Israeli Zeev, Lavi Shahar, Bertand Olivier F, Mamas Mamas A, Bagur Rodrigo
Interventional Cardiology Laboratories, London Health Sciences Centre, London, Ontario, Canada.
Quebec Heart & Lung Institute, Laval University, Quebec City, Quebec, Canada.
J Interv Cardiol. 2018 Apr;31(2):230-235. doi: 10.1111/joic.12486. Epub 2018 Jan 8.
The use of radial approach for coronary angiography, followed by same-day inter-facility transfer for percutaneous coronary intervention (PCI) has not yet been evaluated.
We sought to assess the safety and feasibility of using the transradial as compared to the transfemoral approach in patients undergoing diagnostic angiogram with same-day transfer to a PCI facility.
Patients that underwent diagnostic coronary angiography between January 2011 and June 2017 in a referring facility, and were transferred for same-day PCI were included. Patients' demographics, as well as procedural data and in-hospital outcome, were collected.
Three hundred fifty-two participants were included. Of these, 36 (10.2%) patients received transradial access. Patients in the transradial group were older (68 ± 10 vs 62 ± 12 years, P = 0.007), and received a significantly higher total dose of heparin including both, diagnostic and PCI procedures (5935 ± 1865 vs 10029 ± 2771 units, P < 0.001). None of the transradial patients experienced bleeding or access-related complications. In the transfemoral group, 9 (3%) vascular-access complications were recorded. Contrast volume was lower for transradial patients (177 ± 47 vs 216 ± 75 mL, P < 0.001). A higher proportion of outpatients were discharged from the PCI-center the same day after transradial procedures (53% vs 1.3%, P < 0.001).

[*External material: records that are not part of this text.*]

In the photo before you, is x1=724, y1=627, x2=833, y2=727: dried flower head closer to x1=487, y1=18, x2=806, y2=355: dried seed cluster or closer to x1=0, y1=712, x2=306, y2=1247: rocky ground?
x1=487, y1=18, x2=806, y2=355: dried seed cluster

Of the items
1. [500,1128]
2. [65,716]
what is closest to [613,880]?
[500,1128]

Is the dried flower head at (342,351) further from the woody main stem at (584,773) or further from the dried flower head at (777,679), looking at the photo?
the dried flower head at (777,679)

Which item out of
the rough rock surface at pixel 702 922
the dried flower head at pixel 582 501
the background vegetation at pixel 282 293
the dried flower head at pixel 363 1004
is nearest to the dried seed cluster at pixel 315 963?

Transradial access for inter-facility transfer for PCI after diagnostic angiogram appears safe and feasible, without increasing the risk for ischemic hand complications. Transradial access was associated with fewer bleeding and vascular access-site complications, and with a higher likelihood for a same-day discharge home in outpatients.
冠状动脉造影采用桡动脉入路,随后当日进行机构间转运以行经皮冠状动脉介入治疗(PCI),这一方法尚未得到评估。
我们试图评估在当日转至PCI机构进行诊断性血管造影的患者中,与经股动脉入路相比,采用经桡动脉入路的安全性和可行性。
纳入2011年1月至2017年6月在转诊机构接受诊断性冠状动脉造影并当日转至他处行PCI的患者。收集患者的人口统计学资料、手术数据及住院结局。
共纳入352名参与者。其中,36名(10.2%)患者采用经桡动脉入路。经桡动脉组患者年龄较大(68±10岁 vs 62±12岁,P = 0.007),在诊断和PCI手术中接受的肝素总剂量显著更高(5935±1865单位 vs 10029±2771单位,P < 0.001)。经桡动脉入路的患者均未发生出血或与入路相关的并发症。在经股动脉组,记录到9例(3%)血管入路并发症。经桡动脉入路患者的造影剂用量较低(177±47 mL vs 216±75 mL,P < 0.001)。经桡动脉手术后当日从PCI中心出院的门诊患者比例更高(53% vs 1.3%,P < 0.001)。
诊断性血管造影后经桡动脉入路进行机构间转运以行PCI似乎安全可行,且不会增加缺血性手部并发症的风险。经桡动脉入路与更少的出血和血管入路部位并发症相关,且门诊患者当日出院回家的可能性更高。